Ia berbisik dalam hati,
“Sen, bukan kamu yang takut apakah bisa menjalani hidup tanpaku atau tidak? Tapi aku, Sen. Aku takut jika aku tidak mampu melewati fase ini. Hidupku seakan berhenti di sore ini bersamamu. Jika kamu sakit melepas aku, bagaimana dengan hatiku yang melepas banyak hal selain kamu. Cinta dan kehidupanku telah selesai, Sen. Aku akan kembali memulai kehidupan bersama orang dan lingkungan baruku. Menurutmu itu mudah? Tidak.
“Bekasi, aku pamit. Ku tinggalkan semua meski dengan hati yang sakit. serta jiwa yang sempit. Terimakasih, dedikasi waktumu yang mengajarkan banyak hal tentangku. Tentang pencapaian yang tak terduga. Tentang pekerjaan yang sudah mendarah daging menjadi nyawa. Tentang sahabat-sahabat yang tak mengenal perbedaan kasta. Dan, tentang cintaku yang sulit ku ceritakan pada banyak orang. Bekasi, aku titip jiwaku di antara mereka-mereka yang kukenal baik. Aku titip cintaku padamu. Bekasi, aku pamit!”
Bus mulai meninggalkan kisah mereka perlahan. Thuri yang duduk sebelah jendela masih menyaksikan wajah Senan meski makin lama makin menghilang. Tepat pukul 17.15 bus Nusantara telah resmi berjalan tanpa meninggalkan harapan bagi Senan. Begitu juga dengan kisah mereka. Ya, Thuri resmi meninggalkan Senan di agen bus bawah jembatan gantung, Cikarang Jawa Barat.
Pada akhirnya semua akan kembali dari mana kita berasal tanpa perlu memberikan alasan kenapa kita kembali. Karena tidak semua alasan bisa sampai ke perasaan, itu sebabnya urusan hati bak relawan yang tak berharap sebuah balasan. Pergi, bukan karena rindu yang tak sempat mengenal temu, ataupun cemburu yang akan menyapa pilu. Pergi adalah awal kita berteman dengan sendu.
“Masih betah menangis, Mbak?” pertanyaan yang dirasa tidak penting bagi seorang Misykat Thurissainaatau lebih akrab di panggil Thuri.

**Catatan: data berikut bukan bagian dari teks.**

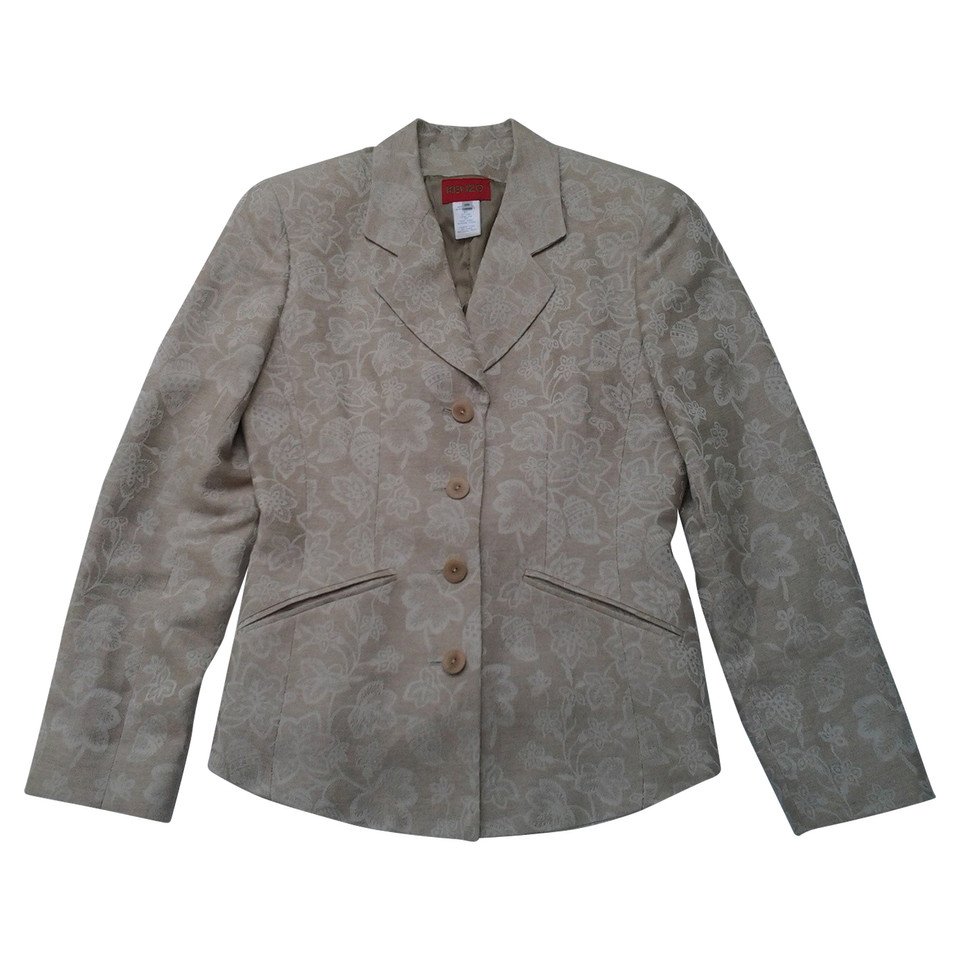 Kenzo Blazer mit Blumenmuster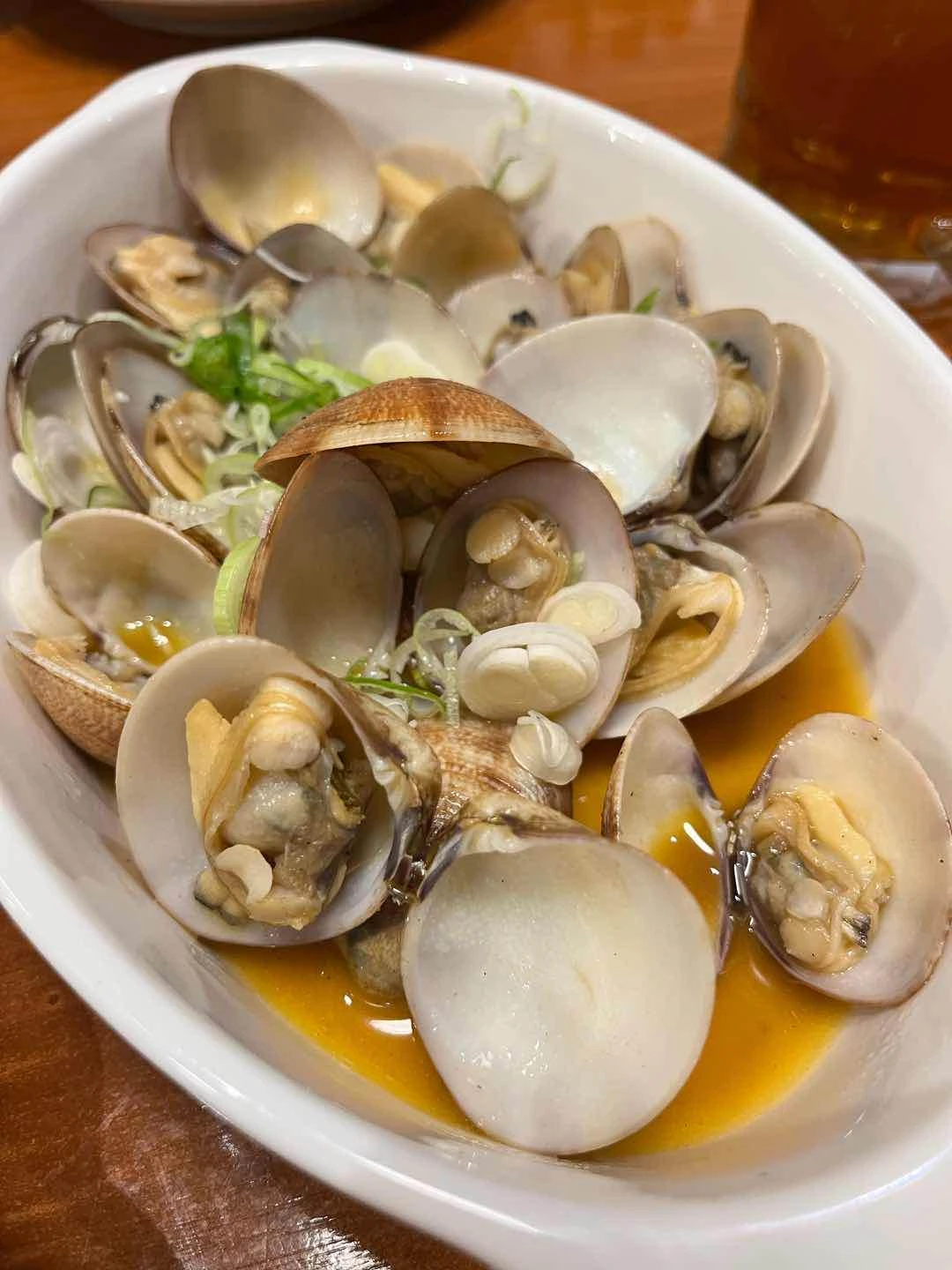 Buttered Clams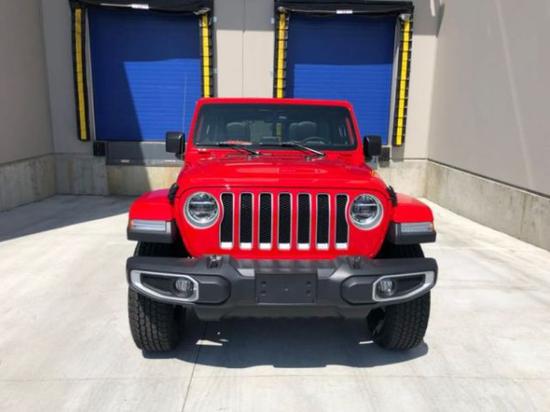 新版JEEP牧马人2.0T 全新改款现车特价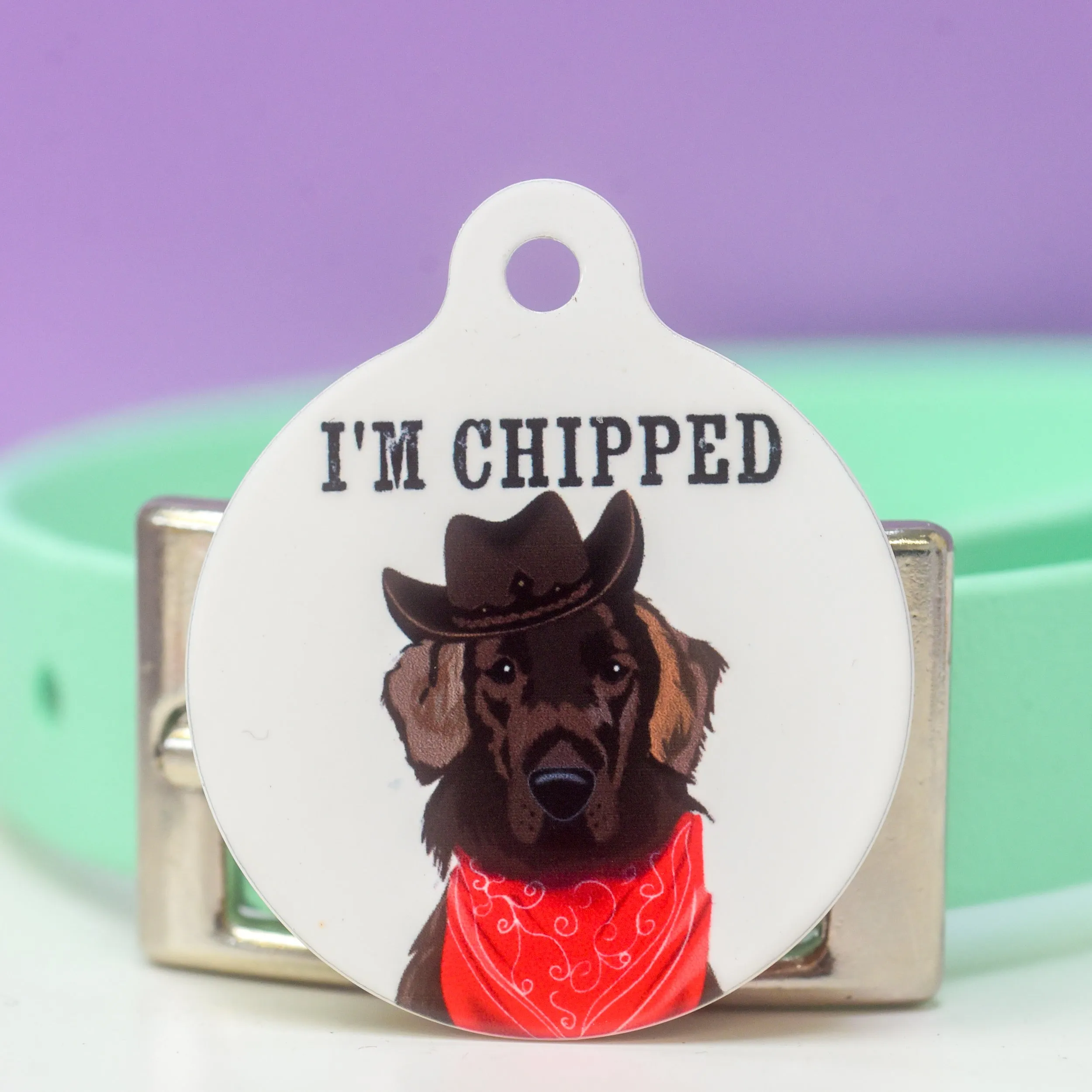 Dog Tag Personalised - Wild West Dogs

“Dasar lelaki tidak memiliki hati nurani.” Protesnya dalam hati.
Lelaki di sebelahnya itu seakan memahami apa yang dikatakan Thuri dalam hati. Apalagi melihat wajah gadis itu sinis dan melemparkan tatapan tajam kepadanya.
“Pasti kamu kesel ya dengan pertanyaanku? Kalo iya, itu bagus. Berarti kamu masih waras. Belum sakit jiwa karena cinta.”
Rasanya ingin melempar sandal ke muka lelaki muda dengan wajah super tengil yang duduk di sebelahnya itu. Jika tidak dalam keadaan patah hati sudah diladenin ocehan tak bermoral dari lelaki menyebalkan serta rambut yang acak-acakan pula.
“Kamu itu sebenarnya cantik jika tidak menangis seperti ini!” sambungnya dengan menatap wajah Thuri.
Untuk kali ini ia tidak diam saja. Memegang tangan pemuda itu, sembari mengepalkan tangan Thuri angkat suara yang membuat seisi bus keheranan.
“Bisa diam atau?” ucapnya dengan mata penuh kebencian.